Excerpt:
In the text, there is a extraordinary miracle that takes place regarding fish:
Jesus Feeds the Five Thousand
Mark 6:30-37, John 6:8-15
Then the apostles returned to Jesus and told him all the things they had done and taught. And Jesus said to them, “Come away to some quiet place where you can be alone and rest a while.”
For there were many people coming and going, and they had no leisure time even to eat. So they left by boat for a quiet place where they could be alone. But many saw them going and recognized them, and ran on foot from all the towns and got there ahead of them. When Jesus came ashore, he found a great crowd waiting. And he was moved with compassion for them, because they were like sheep without a shepherd. And he began to teach them many things. Now when the day was nearly gone, his disciples came to him and said, “This is a remote place, and the hour is late. Send the people away, that they may go into the country and villages round about and buy themselves something to eat.”
“You give them something to eat,” replied Jesus.
“Shall we go and buy two hundred denarii worth of bread and give it to them to eat?” they asked.
One of his disciples, Andrew, Simon Peter’s brother, said to Jesus, “There is a little boy here who has five barley loaves and two small fish, but what is that for so many people?”
“Have the people sit down,” said Jesus.
Now the ground there was covered with grass, so the men sat down, about five thousand in number. Then Jesus took the loaves, and when he had given thanks, he passed them out to all who were sitting there; and also the fish, as much as they wanted. And when they had eaten their fill, he said to his disciples, “Gather up the pieces that are left over, that nothing may be wasted.”

Given information:
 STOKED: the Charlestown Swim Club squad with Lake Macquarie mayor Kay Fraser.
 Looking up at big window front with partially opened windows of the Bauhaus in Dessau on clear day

Questions on the material:
a. Answer these questions about the passage on the feeding of the five thousand:
(i) Which disciple told Jesus about the little boy?
(ii) What food did the boy have?
(iii) What covered the ground where the people sat down?
b. Carry on the passage on the feeding of the five thousand from the point where it stops.
The material that comes after the passage isn't needed for anything here.

Responses to the exercise:
a.
(i) Andrew, Simon Peter's brother.
(ii) Five barley loaves and two small fish.
(iii) Grass.

b.
So they gathered them up and filled twelve baskets with pieces of the five barley loaves left by those who had eaten. Now when the people saw the miracle that Jesus performed, they began to say, “Without doubt, this is the prophet who is to come into the world!”
MATTHEW 14:13-21, MARK 6:30-44, LUKE 9:10-17, JOHN 6:1-15
Thoralf Gilbrant, ed., Harmony of the Gospels: Concerning the Greatest Life Ever Lived, (Springfield, IL: World Library Press, Inc., 1986), WORDsearch CROSS e-book, 158-159.
If you look in the 5th paragraph above in this Harmony of the Gospels, you will see the word fish (which I have underlined and bolded). We can also go to a specific verse if you would like so that you can see this more clearly:
Matthew 14:17 (CJB)
17 “All we have with us,” they said, “is five loaves of bread and two fish.”
If we go to an interlinear like this one:
we can actually see that the Greek word for fish in the text is ἰχθύς ichthus.
Why is this important to know? Many of you may be driving around town and see the fish symbol attached by adhesive to the back of the car if front of you. You may also understand it as a symbol of Christianity. What you may not understand is what it actually represents.
Although ichthus is Greek for the word fish, it is and was used as an acronym (the letters of the word representing other words) by the earlyfollowers of Yeshua (Jesus).
Since ichthus is an acronym as I stated above, what does it actually represent?
The first Greek letter “i” or “iota” is the first letter of Ἰησοῦς Iēsous. As you can see in the interlinear below, Jesus is the English transliteration of the Greek word Iēsous – which starts with “iota”.
The second Greek letter “ch” or “chi’ is the first letter of Χριστός Christos. As you can see in the interlinear below, Christ is the English transliteration of the Greek word Christos – which starts with “chi.”
The third Greek letter “th” or “theta” is the first letter of θεός theos. As you can see in the interlinear below, God is the English translation of the Greek word theos – which starts with “theta.”
The forth Greek letter “u” or “upsilon” is the first letter of υἱός uhios. As you can see in the interlinear below, son is the English translation of the Greek word uhios – which starts with “upsilon.”
Finally, the last Greek letter “s” or “sigma” is the first letter of σωτήρ sōtēr. As you can see in the interlinear below, Savior (salvation) is the English translation of the Greek word sōtēr – which starts with “sigma.”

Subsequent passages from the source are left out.